■ TEXTO DE ESTUDO:
━━━━━━

A Venezuela levará anos para se recuperar dos terremotos, afirmou, nesta sexta-feira (24), a Cruz Vermelha, um mês após a catástrofe de 24 de junho que deixou mais de 5 mil mortos.
A Federação Internacional de Sociedades da Cruz Vermelha e do Crescente Vermelho (FICV) destacou que milhares de pessoas com doenças crônicas ainda não conseguiram recuperar completamente seus tratamentos, o que põe em risco sua saúde e exerce uma pressão adicional sobre um sistema sanitário que já está no limite de sua capacidade.
A assistência médica, o apoio em saúde mental e o acesso à água potável são as prioridades imediatas, disse o porta-voz da FICV, Scott Craig, que insistiu que "esta catástrofe está longe de ter terminado".
"A recuperação aqui será medida em anos, não em semanas", afirmou aos jornalistas em Genebra.
O porta-voz reportou um total de 5 mil mortos e 17 mil feridos devido ao desastre, e indicou que cerca de 23 mil pessoas continuam vivendo em abrigos temporários. Muitas famílias continuam dependendo de água engarrafada para beber, cozinhar e tomar banho.
"Os sobreviventes vivem com ansiedade, medo, tristeza e insônia, enquanto choram a perda de seus familiares, lares, empregos e meios de subsistência", declarou o porta-voz.
"Os centros de saúde, as escolas, os sistemas de água, a eletricidade e o esgoto foram destruídos ou gravemente danificados", acrescentou.

━━━━━━

(Itens guardados de uma coleção)
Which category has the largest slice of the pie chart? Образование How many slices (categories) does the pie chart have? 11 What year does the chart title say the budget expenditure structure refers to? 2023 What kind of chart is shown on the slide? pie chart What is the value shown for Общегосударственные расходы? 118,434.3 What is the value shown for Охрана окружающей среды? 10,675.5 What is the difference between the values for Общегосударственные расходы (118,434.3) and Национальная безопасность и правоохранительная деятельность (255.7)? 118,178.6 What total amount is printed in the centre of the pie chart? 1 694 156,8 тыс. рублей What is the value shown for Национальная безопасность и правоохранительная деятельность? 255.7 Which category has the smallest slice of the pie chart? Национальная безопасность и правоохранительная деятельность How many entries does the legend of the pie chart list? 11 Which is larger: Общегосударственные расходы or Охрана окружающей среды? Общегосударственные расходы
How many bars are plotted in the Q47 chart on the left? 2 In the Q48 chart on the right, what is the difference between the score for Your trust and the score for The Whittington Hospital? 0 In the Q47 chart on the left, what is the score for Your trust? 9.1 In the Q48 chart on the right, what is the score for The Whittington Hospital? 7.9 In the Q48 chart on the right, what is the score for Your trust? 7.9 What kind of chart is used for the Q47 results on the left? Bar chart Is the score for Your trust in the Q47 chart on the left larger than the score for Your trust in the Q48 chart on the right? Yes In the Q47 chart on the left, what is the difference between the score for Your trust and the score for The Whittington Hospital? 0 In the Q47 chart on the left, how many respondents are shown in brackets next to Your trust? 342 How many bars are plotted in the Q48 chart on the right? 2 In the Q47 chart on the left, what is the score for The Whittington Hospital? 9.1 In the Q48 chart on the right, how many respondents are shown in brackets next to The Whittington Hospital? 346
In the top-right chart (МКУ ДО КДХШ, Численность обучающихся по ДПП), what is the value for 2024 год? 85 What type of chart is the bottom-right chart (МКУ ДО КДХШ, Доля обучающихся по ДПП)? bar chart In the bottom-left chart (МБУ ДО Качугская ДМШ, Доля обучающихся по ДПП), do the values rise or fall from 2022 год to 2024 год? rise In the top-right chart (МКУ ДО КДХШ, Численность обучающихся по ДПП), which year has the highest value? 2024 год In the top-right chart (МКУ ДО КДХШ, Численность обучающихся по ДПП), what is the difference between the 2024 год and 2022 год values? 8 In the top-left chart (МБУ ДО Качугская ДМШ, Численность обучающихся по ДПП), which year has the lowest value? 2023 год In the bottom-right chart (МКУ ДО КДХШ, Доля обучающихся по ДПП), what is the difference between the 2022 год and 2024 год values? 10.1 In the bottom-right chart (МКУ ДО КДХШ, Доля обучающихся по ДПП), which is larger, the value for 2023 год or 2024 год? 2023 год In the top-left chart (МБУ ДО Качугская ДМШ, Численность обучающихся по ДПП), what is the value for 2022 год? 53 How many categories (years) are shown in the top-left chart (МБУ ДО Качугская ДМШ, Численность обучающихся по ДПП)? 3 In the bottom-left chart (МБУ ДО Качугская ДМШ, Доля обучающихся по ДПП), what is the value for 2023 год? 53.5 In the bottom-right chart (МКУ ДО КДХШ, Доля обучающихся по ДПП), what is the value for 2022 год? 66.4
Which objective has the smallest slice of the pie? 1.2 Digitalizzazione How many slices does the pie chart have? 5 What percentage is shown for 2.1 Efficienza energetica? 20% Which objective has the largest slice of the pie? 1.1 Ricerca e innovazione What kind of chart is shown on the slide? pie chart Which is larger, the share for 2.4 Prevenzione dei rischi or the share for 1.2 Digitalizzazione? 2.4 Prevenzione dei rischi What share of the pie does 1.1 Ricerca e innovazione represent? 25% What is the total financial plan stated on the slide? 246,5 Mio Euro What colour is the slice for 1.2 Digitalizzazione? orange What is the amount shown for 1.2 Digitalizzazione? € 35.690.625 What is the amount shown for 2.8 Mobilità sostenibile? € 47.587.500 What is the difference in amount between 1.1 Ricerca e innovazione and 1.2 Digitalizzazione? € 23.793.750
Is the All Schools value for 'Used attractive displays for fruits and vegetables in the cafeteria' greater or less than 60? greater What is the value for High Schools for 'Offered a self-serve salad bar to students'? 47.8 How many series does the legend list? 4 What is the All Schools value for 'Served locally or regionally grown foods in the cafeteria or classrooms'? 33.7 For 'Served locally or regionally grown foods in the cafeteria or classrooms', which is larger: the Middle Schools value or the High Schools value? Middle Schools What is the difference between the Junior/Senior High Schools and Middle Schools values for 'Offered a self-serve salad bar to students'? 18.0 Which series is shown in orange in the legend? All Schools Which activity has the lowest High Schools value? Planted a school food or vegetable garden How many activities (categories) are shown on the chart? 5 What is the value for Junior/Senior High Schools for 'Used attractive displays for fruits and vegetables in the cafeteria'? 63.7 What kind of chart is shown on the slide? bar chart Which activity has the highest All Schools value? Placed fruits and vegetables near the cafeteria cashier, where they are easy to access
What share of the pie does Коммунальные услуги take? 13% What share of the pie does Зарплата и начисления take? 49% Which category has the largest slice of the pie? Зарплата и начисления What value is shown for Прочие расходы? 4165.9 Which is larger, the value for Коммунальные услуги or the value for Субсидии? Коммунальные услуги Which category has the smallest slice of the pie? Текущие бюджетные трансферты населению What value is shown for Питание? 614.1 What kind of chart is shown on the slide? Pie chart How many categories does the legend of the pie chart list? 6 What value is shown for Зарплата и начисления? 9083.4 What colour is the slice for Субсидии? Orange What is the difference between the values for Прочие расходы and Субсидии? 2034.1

━━━━━━

■ TAREFAS E EXERCÍCIOS:
1 > Diga se cada afirmação abaixo está de acordo com o texto sobre os terremotos na Venezuela. Responda sim ou não e copie as palavras do texto que decidem. (a) O acesso à água potável está entre as prioridades imediatas. (b) Scott Craig falou com os jornalistas em Caracas. (c) Cerca de 23 mil pessoas continuam morando em abrigos temporários.
2 > No texto sobre os terremotos na Venezuela, transforme em lista o parágrafo que começa com "O porta-voz reportou um total", mantendo os fatos principais.
3 > Escreva a próxima parte do texto sobre os terremotos na Venezuela, começando logo depois da última frase.

■ RESPOSTAS POR TAREFA:
1 >
(a) Sim: "A assistência médica, o apoio em saúde mental e o acesso à água potável são as prioridades imediatas"
(b) Não: "afirmou aos jornalistas em Genebra"
(c) Sim: "cerca de 23 mil pessoas continuam vivendo em abrigos temporários"

2 >
- 5 mil mortos
- 17 mil feridos
- cerca de 23 mil pessoas ainda vivendo em abrigos temporários
- muitas famílias dependendo de água engarrafada para beber, cozinhar e tomar banho

3 >
Os sismos de 7,5 e 7,2 de magnitude atingiram o norte da capital, Caracas, e devastaram centenas de edifícios, especialmente no estado costeiro de La Guaira, o mais afetado.
Um mês depois, os trabalhos de busca continuam para recuperar os corpos sepultados sob os escombros. No entanto, as operações foram redirecionadas para se concentrar na ajuda humanitária e na reconstrução.
Segundo Craig, o principal agora é atender os sobreviventes.
Para ele, a FICV busca arrecadar cerca de 60 milhões de dólares (cerca de 304,8 milhões de reais) para ajudar 300 mil pessoas durante dois anos. Atualmente, conta com 25% dos fundos necessários.
"Solicitamos financiamento contínuo e flexível que possa acompanhar as famílias ao longo de todo seu processo de recuperação, não apenas durante as semanas em que as câmeras (de televisão) estão presentes", exortou.